Black Panther: Wakanda Forever | movie review
Chadwick Boseman is and always will be missed.
Movie summary: The people of Wakanda fight to protect their home from intervening world powers as they mourn the death of King T'Challa. (IMDb)
I'm not sure if I've said it before, but the original Black Panther is one of two movies that have a strange effect on my memory: I know that it's an excellent film as an undeniable conscious fact for me, and that I love watching it because it's so damn good. And yet, despite knowing this, the further I get from the last time I watched it, the more I doubt my recollection of how good it is until I re-watch it and re-confirm that it is indeed a genuinely fantastic film.
Strangely, Black Panther: Wakanda Forever has had another weird effect on me that also matches the effect of a second film, The Favourite in this case. Each individual piece of these two movies are excellent in my opinion, whether that's the casting, performances, make-up, hairstyling, production design, cinematography, score and more - every last piece of both movies are great, and yet they're both somehow less than the sum of their parts for me.

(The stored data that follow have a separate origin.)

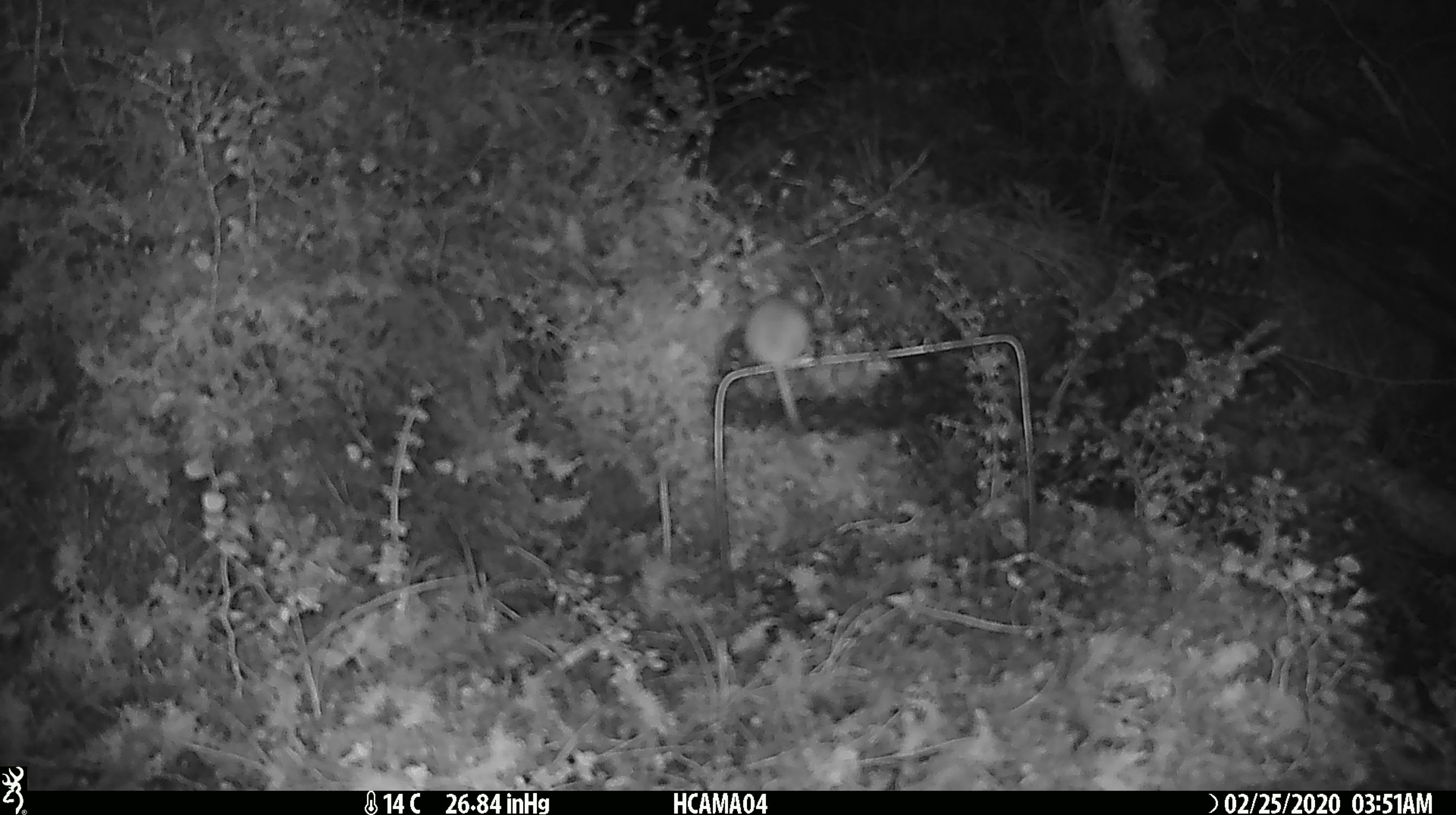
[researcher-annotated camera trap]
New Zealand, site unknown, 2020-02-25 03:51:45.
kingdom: Animalia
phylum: Chordata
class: Mammalia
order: Rodentia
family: Muridae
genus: Mus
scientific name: Mus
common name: mouse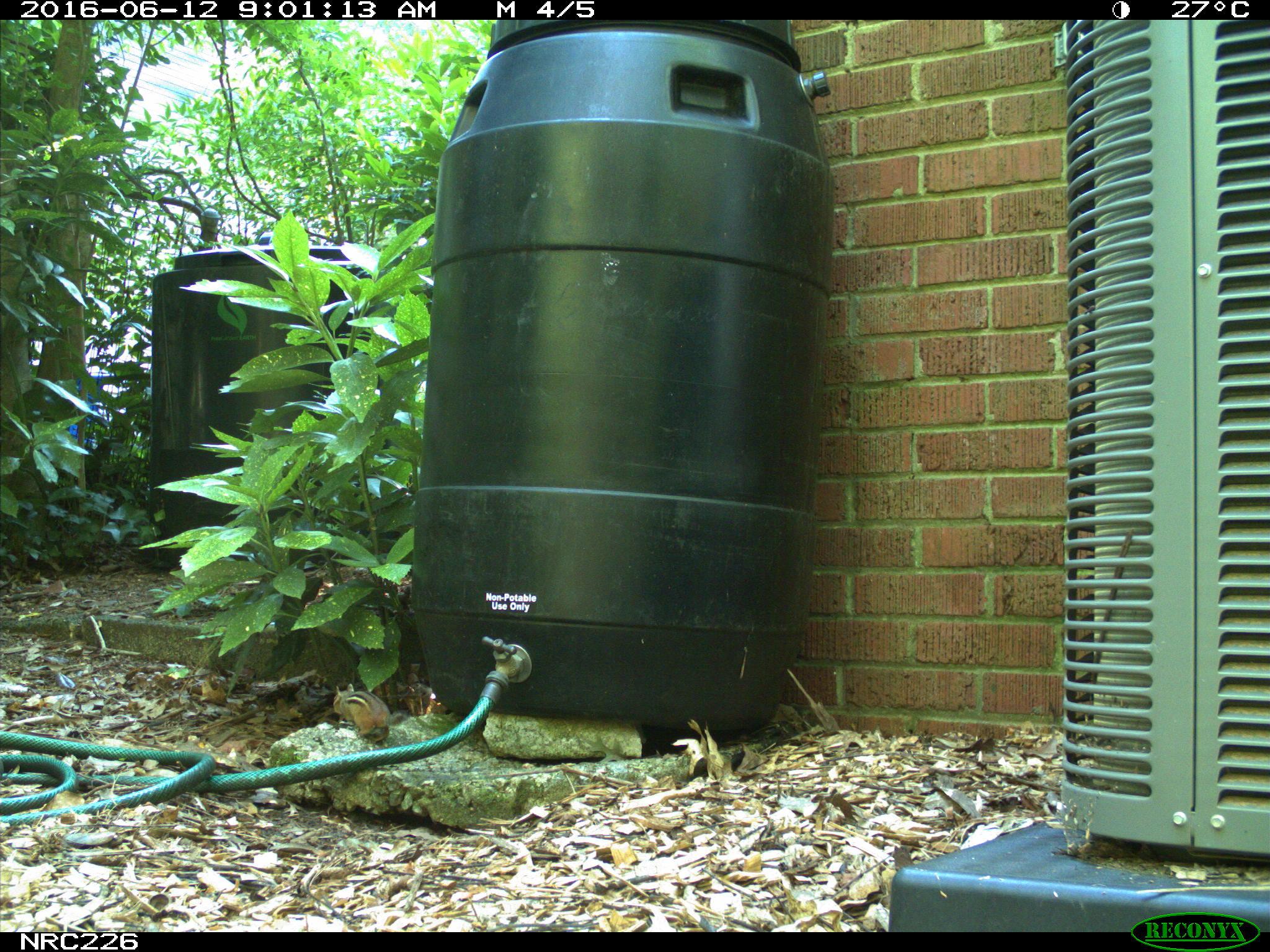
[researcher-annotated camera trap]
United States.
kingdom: Animalia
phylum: Chordata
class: Mammalia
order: Rodentia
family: Sciuridae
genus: Tamias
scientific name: Tamias striatus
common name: eastern chipmunk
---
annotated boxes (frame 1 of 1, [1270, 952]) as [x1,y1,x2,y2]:
Eastern Chipmunk: [325,680,397,743]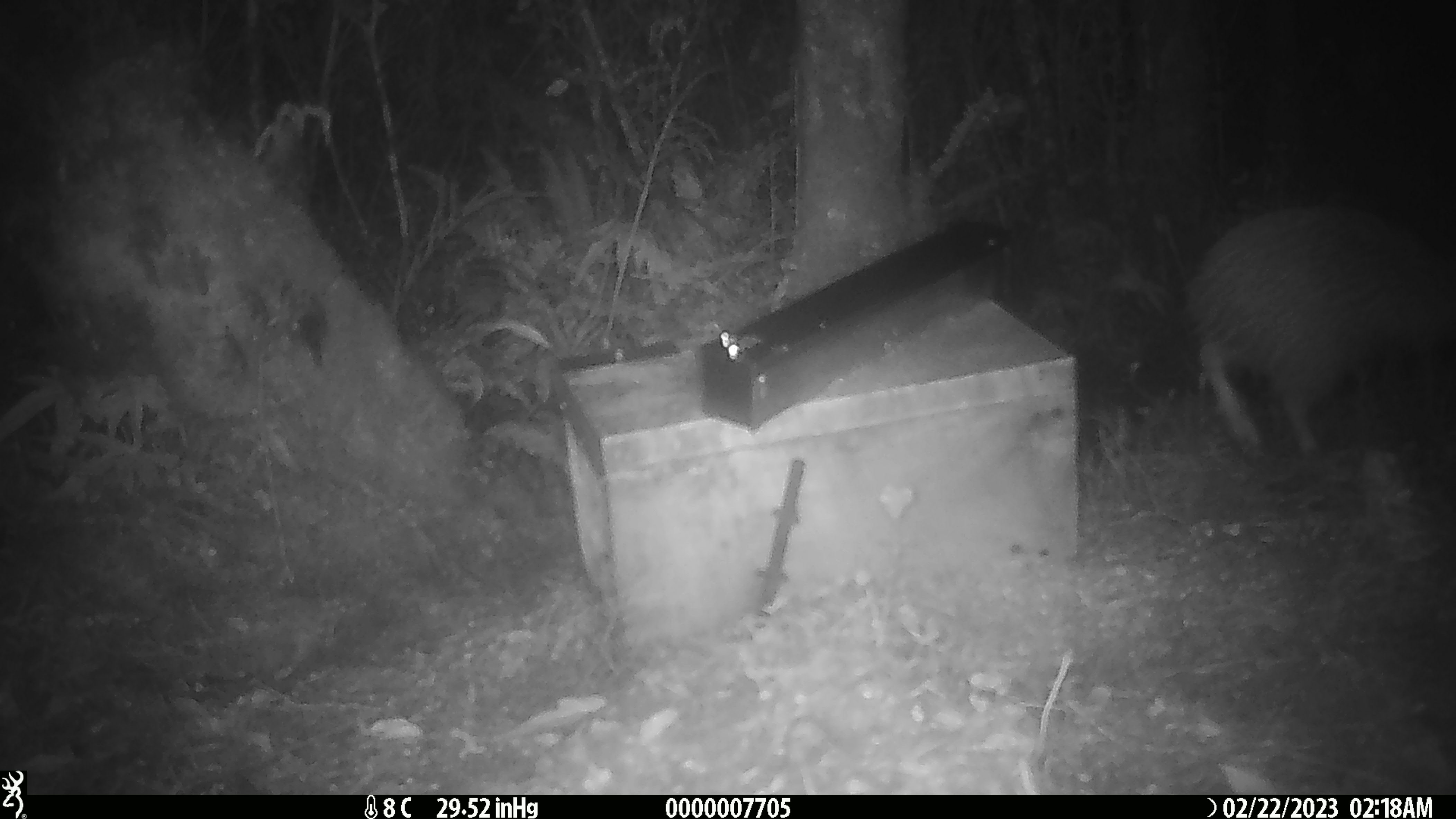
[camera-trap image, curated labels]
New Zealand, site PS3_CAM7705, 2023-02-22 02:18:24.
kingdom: Animalia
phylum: Chordata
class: Aves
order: Apterygiformes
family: Apterygidae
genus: Apteryx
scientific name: Apteryx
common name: kiwi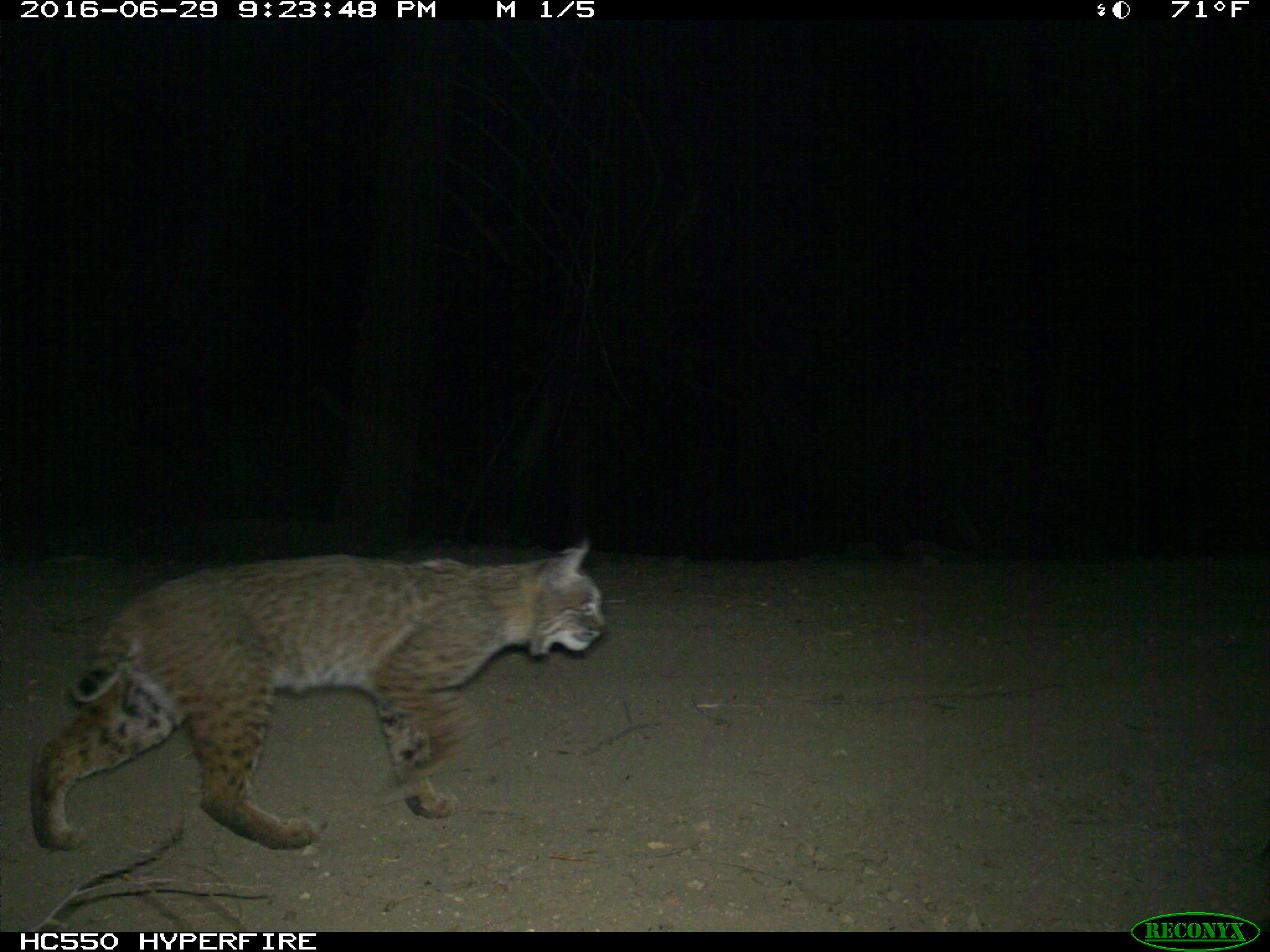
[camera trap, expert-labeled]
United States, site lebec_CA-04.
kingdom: Animalia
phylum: Chordata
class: Mammalia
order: Carnivora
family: Felidae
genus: Lynx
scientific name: Lynx rufus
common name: bobcat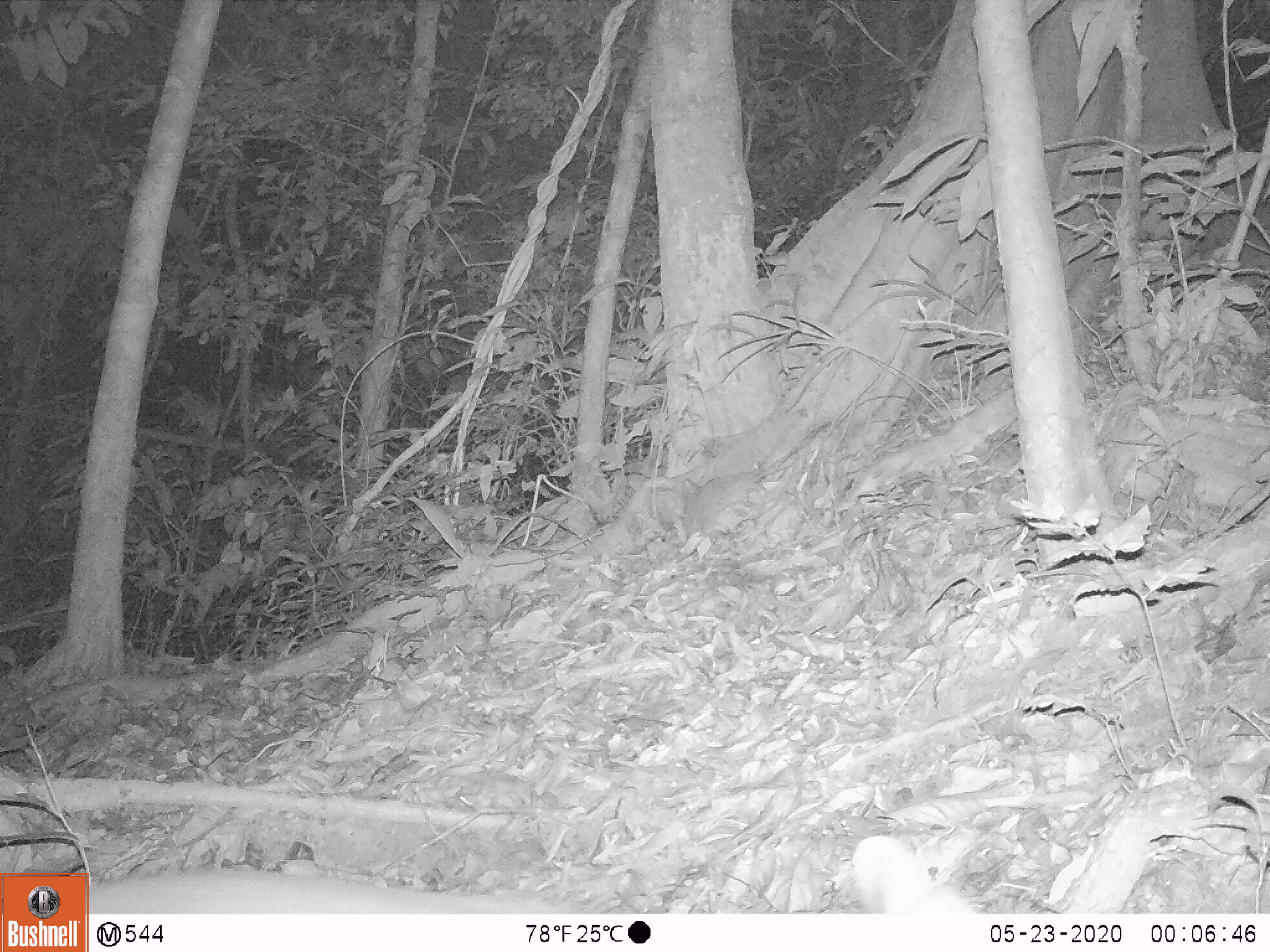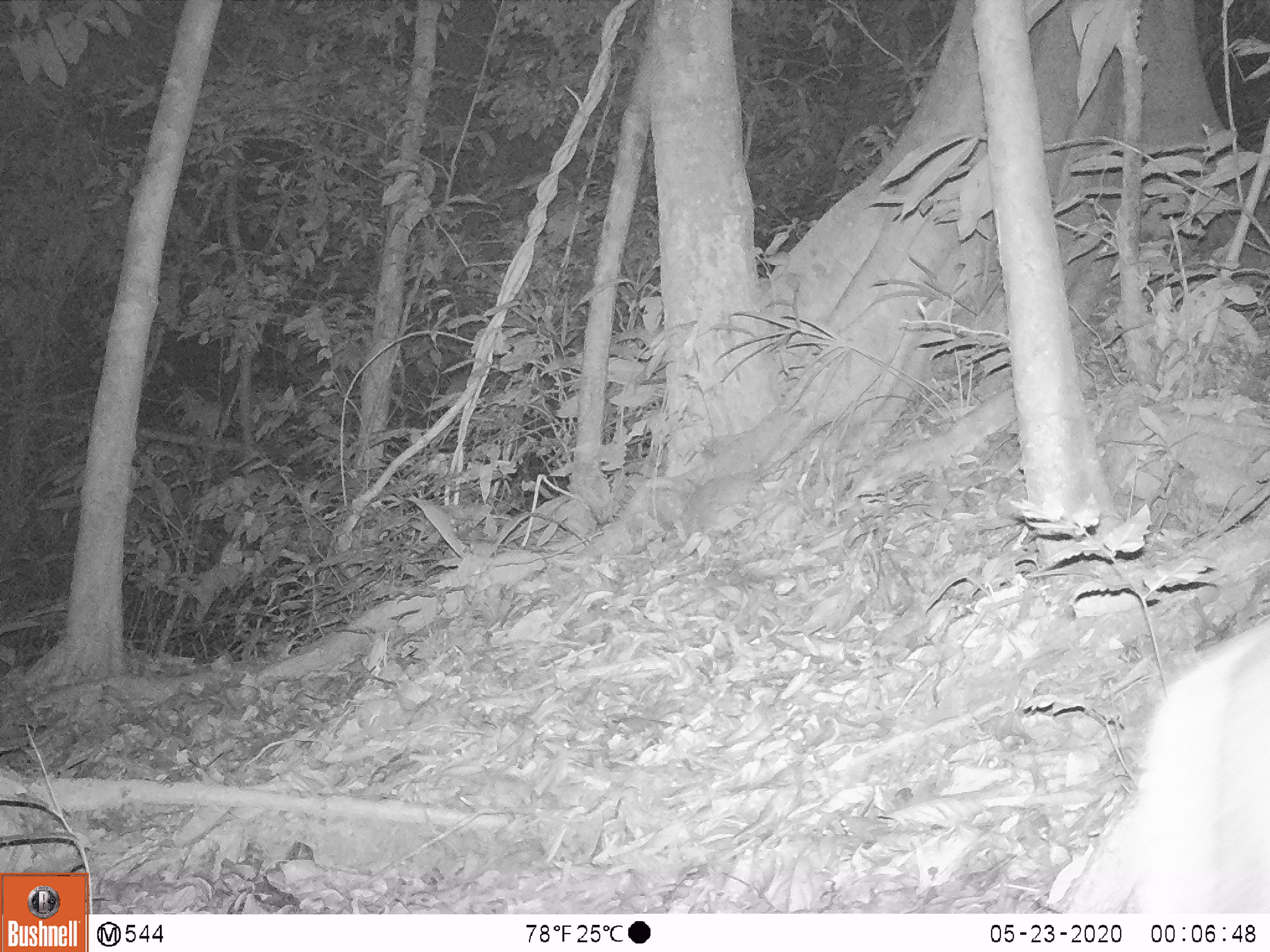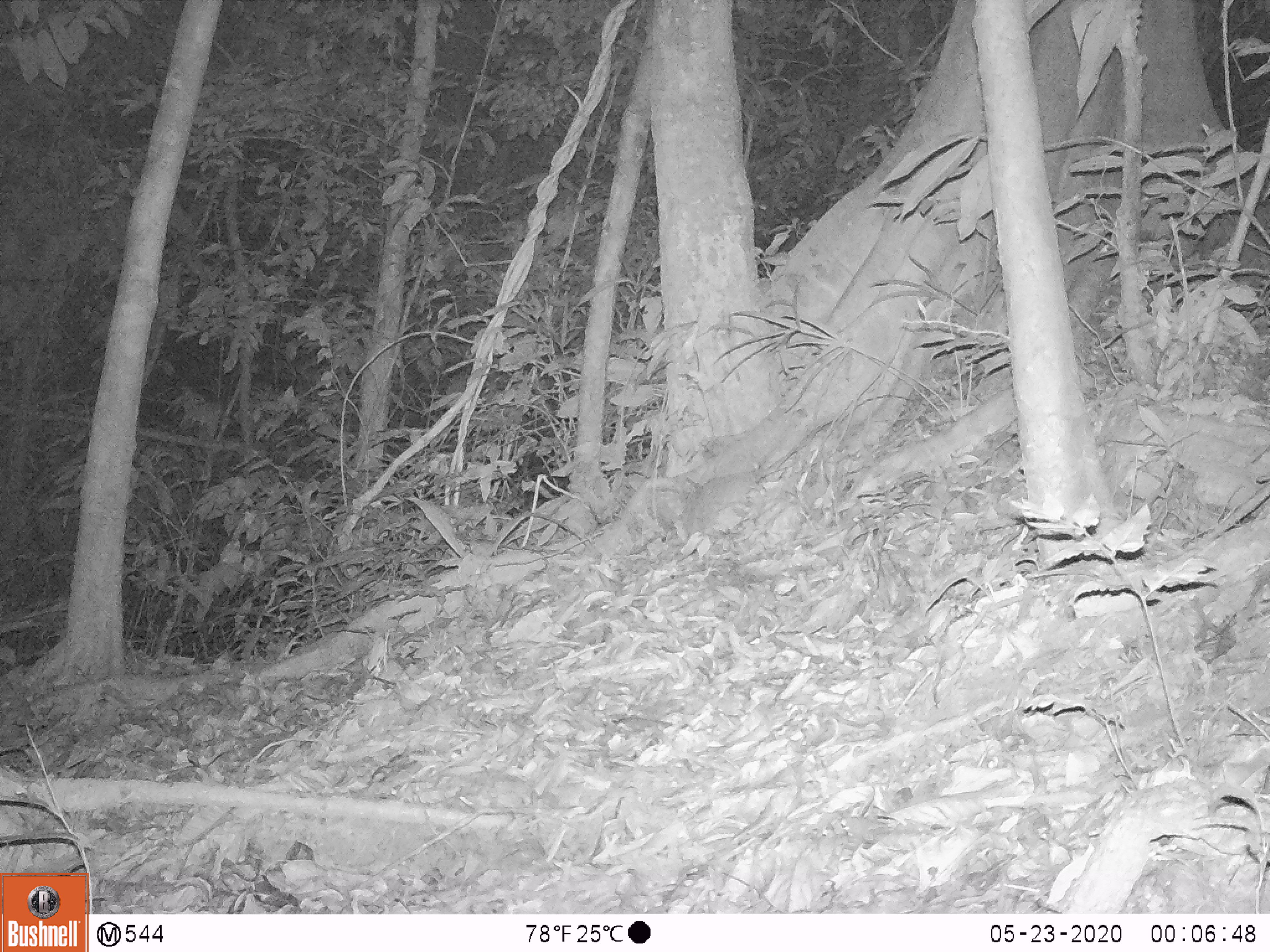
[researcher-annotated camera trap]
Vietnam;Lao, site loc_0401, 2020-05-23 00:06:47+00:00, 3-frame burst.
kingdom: Animalia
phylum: Chordata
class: Mammalia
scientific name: Mammalia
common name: mammal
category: unidentified small mammal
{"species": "unidentified small mammal (mammal) (Mammalia)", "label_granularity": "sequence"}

With The Favourite, I couldn't tell you why that's the case, but there's a pretty bloody obvious reason why Wakanda Forever doesn't quite work as well as it should, which is the passing of Chadwick Boseman. Even with the movie paying tribute to him in far more subtle fashion than I could've imagined, it doesn't change the fact that there's no-one in the cast who can replace his central role in this particular section of the Marvel Cinematic Universe.
There were a lot of people (deservedly) praising the supporting cast of the first film, but some even claimed they outshone Boseman, which I disagreed with as he was the central pillar/rock/glue that everything else in that movie depended on to turn out as good as it did. Despite some excellent performances from the cast here, there's no-one even close to approaching Boseman's performance as a unifying creative force at the centre of proceedings.
Angela Bassett comes closest through sheer strength of emotion as a grieving mother with a performance that is genuinely upsetting to watch with how incredibly raw her sadness comes across. Despite her brilliance that I'd say is at least awards nomination worthy, she's still only one person in what is definitely more of an ensemble outing this time and, thanks to playing no part in the climax, she can't hold the story together the way Boseman did.
I really do feel sorry for the cast and crew of Wakanda Forever, as this must've been such a difficult project to see through to completion. Take this as a warning that this is also a very serious movie for the MCU, with very little humour at all other than small moments here and there, which means it can be quite a heavy watch if you're going in expecting 'typical' MCU fare - especially with the films over two and a half hours runtime.
It's not all bleak though, as it's still ridiculously easy to appreciate just how good this movie looks and sounds, including the latest hidden civilisation to show up in the MCU with the Mesoamerican equivalent to Atlantis in the form of Talokan, led by Namor (Tenoch Huerta). I'm looking forward to Avatar: The Way of Water a lot, but I do prefer the darker MCU underwater setting than a lot of the almost cartoonishly-bright underwater scenes I've seen so far from the next James Cameron movie, even if they also look great.
As I said before, it's a long movie and there's a hell of a lot to get through, which might put some people off with just how many story threads and characters Wakanda Forever has to keep going back-and-forth between to keep things rolling. Ryan Coogler is an excellent director, but it really does feel at a couple of moments like the strain of keeping so huge contained does start to show - was the character of Riri Williams, aka Ironheart (Dominique Thorne) really necessary to include here?
Ultimately, it's genuinely impressive just how good Wakanda Forever is considering the loss of Boseman and the toll that must've taken on those working on this film. Just to state/repeat after the criticisms above: everything I haven't criticised is genuinely excellent and I wouldn't be surprised if this movie gets more Oscars to match the original, although it would be a major surprise for it to even be considered for Best Picture with just how much this film is missing that central core for everything else to centre on.
Black Panther: Wakanda Forever doesn't match the first movie, but I don't think it ever could after the choice to not re-cast T'Challa after Chadwick Boseman's untimely passing. There is a hole at the centre of this story that might well be intentional, but it also means that everything feels a little hollow on the inside, regardless of how good - or even excellent - the rest might be.